_Goal_
Copy the listing below from the line with "Could you identify" through the end, swapping "utility pole" for "telephone pole" and leaving everything else unchanged.

_Provided data_
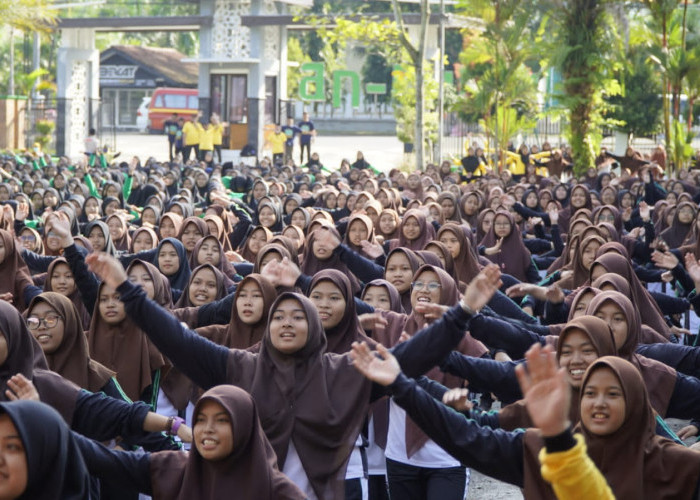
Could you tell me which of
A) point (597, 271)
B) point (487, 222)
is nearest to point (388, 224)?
point (487, 222)

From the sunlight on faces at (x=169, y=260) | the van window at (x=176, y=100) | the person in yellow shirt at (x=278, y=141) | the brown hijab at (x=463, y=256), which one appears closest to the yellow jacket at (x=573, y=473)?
the sunlight on faces at (x=169, y=260)

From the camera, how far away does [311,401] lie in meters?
4.61

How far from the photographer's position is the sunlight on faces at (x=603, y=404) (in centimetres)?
384

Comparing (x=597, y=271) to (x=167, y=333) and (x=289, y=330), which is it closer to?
(x=289, y=330)

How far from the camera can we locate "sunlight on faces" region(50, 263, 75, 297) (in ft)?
22.9

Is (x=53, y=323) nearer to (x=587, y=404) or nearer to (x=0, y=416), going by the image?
(x=0, y=416)

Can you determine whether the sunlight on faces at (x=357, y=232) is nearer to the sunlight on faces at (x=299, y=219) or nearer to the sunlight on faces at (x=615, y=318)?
the sunlight on faces at (x=299, y=219)

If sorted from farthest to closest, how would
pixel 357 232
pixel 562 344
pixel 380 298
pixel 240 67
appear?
pixel 240 67 < pixel 357 232 < pixel 380 298 < pixel 562 344

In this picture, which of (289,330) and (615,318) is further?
(615,318)

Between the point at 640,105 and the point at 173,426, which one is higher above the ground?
the point at 640,105

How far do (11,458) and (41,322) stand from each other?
6.99 feet

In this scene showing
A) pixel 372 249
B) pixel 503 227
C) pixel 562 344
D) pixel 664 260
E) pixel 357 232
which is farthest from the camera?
pixel 503 227

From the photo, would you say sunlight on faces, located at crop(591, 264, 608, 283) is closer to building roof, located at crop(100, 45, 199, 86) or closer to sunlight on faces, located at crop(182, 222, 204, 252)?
sunlight on faces, located at crop(182, 222, 204, 252)

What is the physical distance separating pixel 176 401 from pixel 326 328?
3.18ft
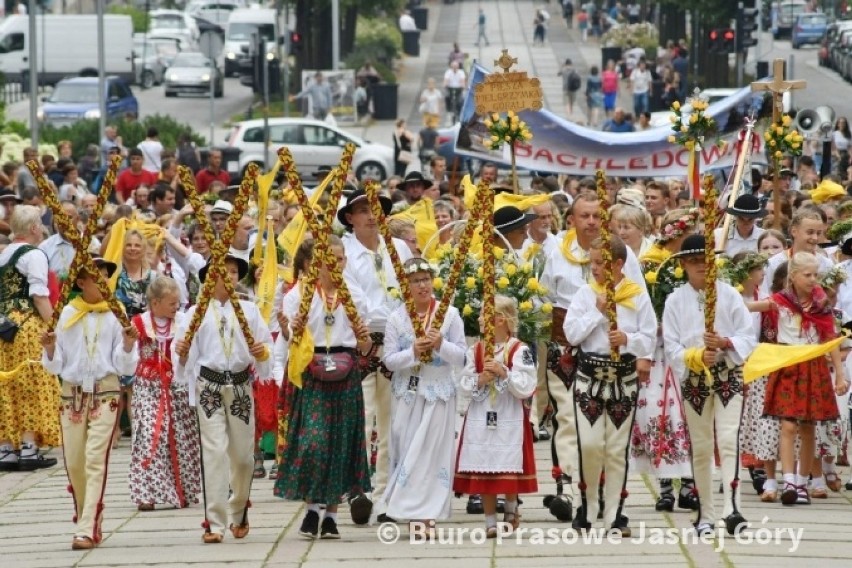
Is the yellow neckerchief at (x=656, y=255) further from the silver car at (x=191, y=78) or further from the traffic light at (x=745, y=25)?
the silver car at (x=191, y=78)

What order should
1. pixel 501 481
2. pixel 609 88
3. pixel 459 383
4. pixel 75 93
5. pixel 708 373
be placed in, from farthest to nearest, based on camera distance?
pixel 609 88, pixel 75 93, pixel 459 383, pixel 501 481, pixel 708 373

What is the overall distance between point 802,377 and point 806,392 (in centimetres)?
10

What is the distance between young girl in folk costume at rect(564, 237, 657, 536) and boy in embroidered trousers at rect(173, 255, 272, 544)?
6.00 ft

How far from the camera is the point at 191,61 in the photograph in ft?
206

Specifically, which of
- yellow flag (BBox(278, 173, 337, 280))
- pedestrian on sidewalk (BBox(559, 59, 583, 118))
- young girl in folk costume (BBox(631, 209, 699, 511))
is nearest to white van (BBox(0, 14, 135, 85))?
pedestrian on sidewalk (BBox(559, 59, 583, 118))

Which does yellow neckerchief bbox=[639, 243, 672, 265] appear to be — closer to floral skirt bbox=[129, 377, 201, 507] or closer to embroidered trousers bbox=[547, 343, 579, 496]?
embroidered trousers bbox=[547, 343, 579, 496]

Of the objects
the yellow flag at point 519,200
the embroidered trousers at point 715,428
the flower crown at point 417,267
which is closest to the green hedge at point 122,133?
the yellow flag at point 519,200

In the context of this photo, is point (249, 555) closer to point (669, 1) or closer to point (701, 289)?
point (701, 289)

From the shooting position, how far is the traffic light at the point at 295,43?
5732 centimetres

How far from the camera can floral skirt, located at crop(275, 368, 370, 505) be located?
1161 centimetres

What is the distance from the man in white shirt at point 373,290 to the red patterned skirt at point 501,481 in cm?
116

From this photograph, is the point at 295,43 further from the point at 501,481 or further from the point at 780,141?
the point at 501,481

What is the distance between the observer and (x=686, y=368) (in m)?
11.5

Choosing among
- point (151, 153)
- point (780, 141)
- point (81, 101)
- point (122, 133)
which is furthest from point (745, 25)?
point (780, 141)
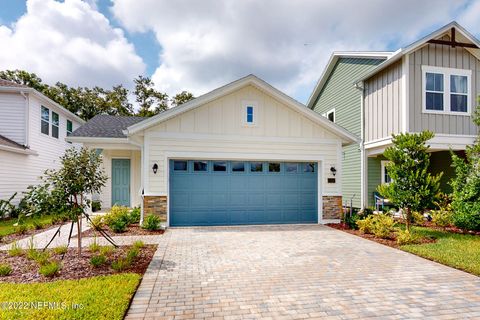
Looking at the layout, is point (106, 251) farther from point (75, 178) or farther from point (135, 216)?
point (135, 216)

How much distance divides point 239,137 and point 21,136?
1128 centimetres

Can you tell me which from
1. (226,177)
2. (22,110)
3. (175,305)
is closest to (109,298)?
(175,305)

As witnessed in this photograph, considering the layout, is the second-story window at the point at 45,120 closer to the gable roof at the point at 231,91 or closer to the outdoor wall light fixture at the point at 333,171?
the gable roof at the point at 231,91

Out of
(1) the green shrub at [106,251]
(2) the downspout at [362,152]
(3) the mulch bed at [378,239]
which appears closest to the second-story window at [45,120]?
(1) the green shrub at [106,251]

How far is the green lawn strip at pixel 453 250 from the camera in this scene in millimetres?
5520

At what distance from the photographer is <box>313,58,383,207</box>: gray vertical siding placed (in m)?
13.5

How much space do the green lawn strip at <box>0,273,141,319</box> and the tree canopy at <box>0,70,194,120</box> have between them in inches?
1084

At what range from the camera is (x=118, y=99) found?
30.9 meters

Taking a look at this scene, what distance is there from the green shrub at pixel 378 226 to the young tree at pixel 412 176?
557mm

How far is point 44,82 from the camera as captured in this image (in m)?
29.5

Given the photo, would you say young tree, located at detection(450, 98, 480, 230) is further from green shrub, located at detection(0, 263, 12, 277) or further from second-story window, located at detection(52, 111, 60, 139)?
second-story window, located at detection(52, 111, 60, 139)

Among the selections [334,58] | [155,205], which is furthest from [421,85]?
[155,205]

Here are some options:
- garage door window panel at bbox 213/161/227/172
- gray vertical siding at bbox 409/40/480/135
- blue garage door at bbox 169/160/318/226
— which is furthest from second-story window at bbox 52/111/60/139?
gray vertical siding at bbox 409/40/480/135

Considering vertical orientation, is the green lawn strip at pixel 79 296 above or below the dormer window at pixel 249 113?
below
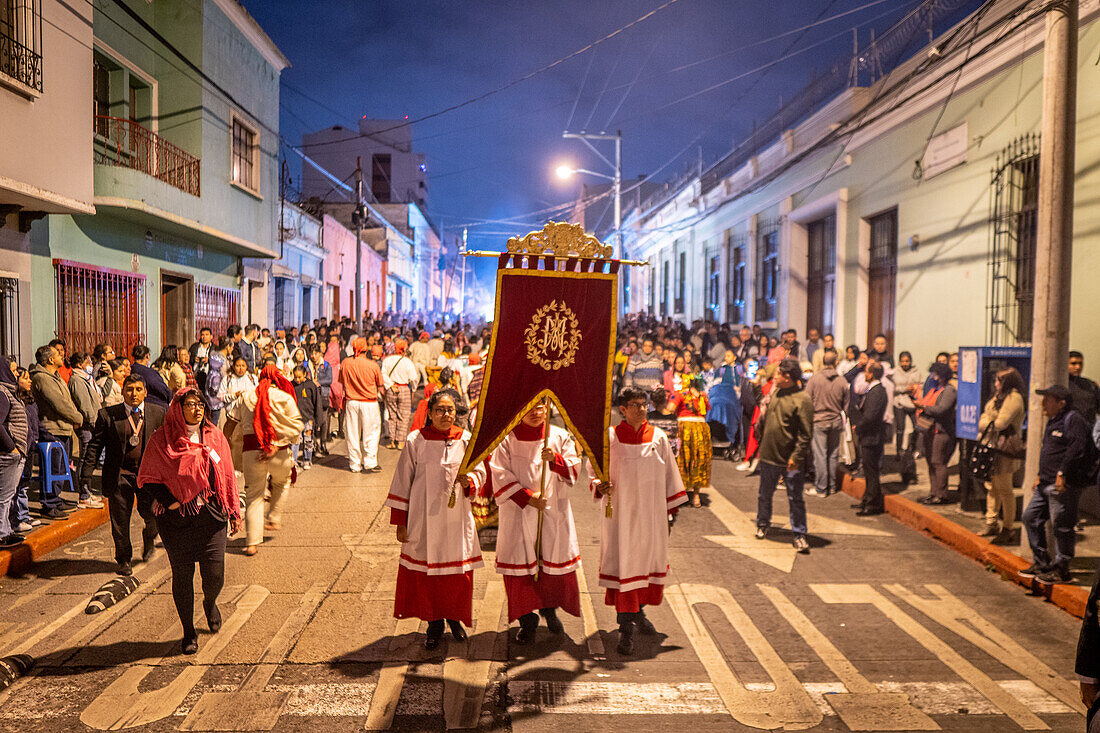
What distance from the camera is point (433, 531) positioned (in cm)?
536

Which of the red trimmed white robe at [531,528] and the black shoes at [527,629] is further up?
the red trimmed white robe at [531,528]

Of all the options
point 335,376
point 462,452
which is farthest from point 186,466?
A: point 335,376

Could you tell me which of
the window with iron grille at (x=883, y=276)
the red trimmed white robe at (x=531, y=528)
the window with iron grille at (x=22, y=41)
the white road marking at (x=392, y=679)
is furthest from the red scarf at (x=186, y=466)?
the window with iron grille at (x=883, y=276)

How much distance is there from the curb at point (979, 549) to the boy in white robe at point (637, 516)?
10.7 feet

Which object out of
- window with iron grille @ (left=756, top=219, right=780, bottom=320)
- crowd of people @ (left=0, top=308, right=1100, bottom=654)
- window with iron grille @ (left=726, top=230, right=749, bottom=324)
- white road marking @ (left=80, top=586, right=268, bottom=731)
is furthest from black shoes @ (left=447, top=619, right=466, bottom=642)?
window with iron grille @ (left=726, top=230, right=749, bottom=324)

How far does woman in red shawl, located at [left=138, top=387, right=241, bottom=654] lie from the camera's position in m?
5.23

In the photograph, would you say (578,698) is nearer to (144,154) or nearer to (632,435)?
(632,435)

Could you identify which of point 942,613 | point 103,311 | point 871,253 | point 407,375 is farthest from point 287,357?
point 871,253

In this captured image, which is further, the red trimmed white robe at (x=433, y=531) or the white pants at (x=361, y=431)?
the white pants at (x=361, y=431)

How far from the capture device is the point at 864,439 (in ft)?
31.5

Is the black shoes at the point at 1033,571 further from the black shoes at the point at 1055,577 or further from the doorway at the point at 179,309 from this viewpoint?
the doorway at the point at 179,309

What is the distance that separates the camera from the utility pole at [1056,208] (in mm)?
7137

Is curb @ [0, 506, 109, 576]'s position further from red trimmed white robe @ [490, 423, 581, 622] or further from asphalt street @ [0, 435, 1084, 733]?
red trimmed white robe @ [490, 423, 581, 622]

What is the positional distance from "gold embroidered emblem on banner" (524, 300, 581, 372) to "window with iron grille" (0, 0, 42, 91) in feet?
27.2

_Reply_
Could you identify which of point 942,613 | point 103,311 | point 871,253 | point 407,375 is farthest from point 287,357?
point 871,253

In this captured image, which is further, the red trimmed white robe at (x=433, y=531) or the white pants at (x=361, y=431)?
the white pants at (x=361, y=431)

How far from the capture device is the point at 864,439 (in ft)?
31.5

Is the black shoes at the point at 1033,571 further from the black shoes at the point at 1055,577 or further from the doorway at the point at 179,309 from this viewpoint?
the doorway at the point at 179,309

What is the distance that separates the camera from the telephone pole at [1056,208] (in mm)?
7137

Is curb @ [0, 506, 109, 576]'s position further from red trimmed white robe @ [490, 423, 581, 622] or further from asphalt street @ [0, 435, 1084, 733]?
red trimmed white robe @ [490, 423, 581, 622]

What is the positional distance from "gold embroidered emblem on banner" (524, 300, 581, 372) to "window with iron grille" (0, 0, 42, 91) in feet?
27.2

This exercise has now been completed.